Last fall he launched Yak AboutIt.com, a website that exclusively features products from fledgling inventors and entrepreneurs. To be included, an inventor need only send an e-mail detailing his or her product; acceptance rate is about 95 percent, Gawronski says. The site pits two products in a competition, allowing consumers to comment and even ask questions of the inventors. The top seller receives the “Most Yakable” award.

The products are available for purchase through the website, but Gawronski hopes that’s only the beginning: He wants visitors to his site to blog or chat about the products elsewhere, such as on social media sites. He hopes inventors will use YakAboutIt sales results and the Most Yakable Award as marketing tools to reach other sites, media or retailers.

“We sell the items, but we want everyone to sell them,” he says. “Most retailers would want to be the only one selling it. But we’re selling it to show big-box and online retailers that these inventions are retail-ready. The end goal is for other retailers to add the new and useful products they see on YakAboutIt to their product mix.”

Success stories
Brad Johnson is readying Bring TIM for retail through YakAboutIt.com. A former Most Yakable winner, Bring TIM is a cost calculator for time spent in meetings: Enter the average hourly rate of participating employees, multiply that by the number of participants and watch the costs rise as the meeting drags on. Johnson learned about YakAboutIt before his shipment of clocks arrived and is using the site as part of his initial rollout.

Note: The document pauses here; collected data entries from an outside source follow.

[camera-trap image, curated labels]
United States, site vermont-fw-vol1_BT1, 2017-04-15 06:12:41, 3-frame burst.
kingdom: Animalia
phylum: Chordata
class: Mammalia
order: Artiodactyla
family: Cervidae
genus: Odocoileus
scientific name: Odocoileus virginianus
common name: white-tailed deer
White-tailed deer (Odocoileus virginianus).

“It’s one of those things where you don’t know what you don’t know,” he says. “I chose early on to get sales traction going so that I can approach retailers. If a retailer approaches me, I’ll gladly talk to them, but I didn’t want to play that card before I felt I was ready.”

Anthony LaPolla tried a more traditional route with the DrillBrush Power Scrubber, which attaches to a cordless drill and can be used to scrub everything from car tires to carpets. He invented the scrubber to use in his carwash, soon made the rounds of car shows and sold the product on eBay. Those methods “worked very well to gather buyer response [but] weren’t reaching distributors,” he says.

After a stint on YakAboutIt, LaPolla found that his own website sales increased. “I think it really makes a difference in attracting the attention of the big buyers,” he says. “Independent inventors face an uphill battle. Since my feature date, I have fielded potential licensing and sales opportunities. I’m excited to see where these contacts lead.”

YakAboutIt doesn’t charge inventors to feature the products, nor does it take any “cut” from future success. It relies solely on its own sales of the product.

“I don’t want to say that we’re not-for-profit, because we are,” Gawronski says. “But there is a deeper point to YakAboutIt — to really be that place that cannot just get these inventions noticed, but be a long-term place where people come to find new products.”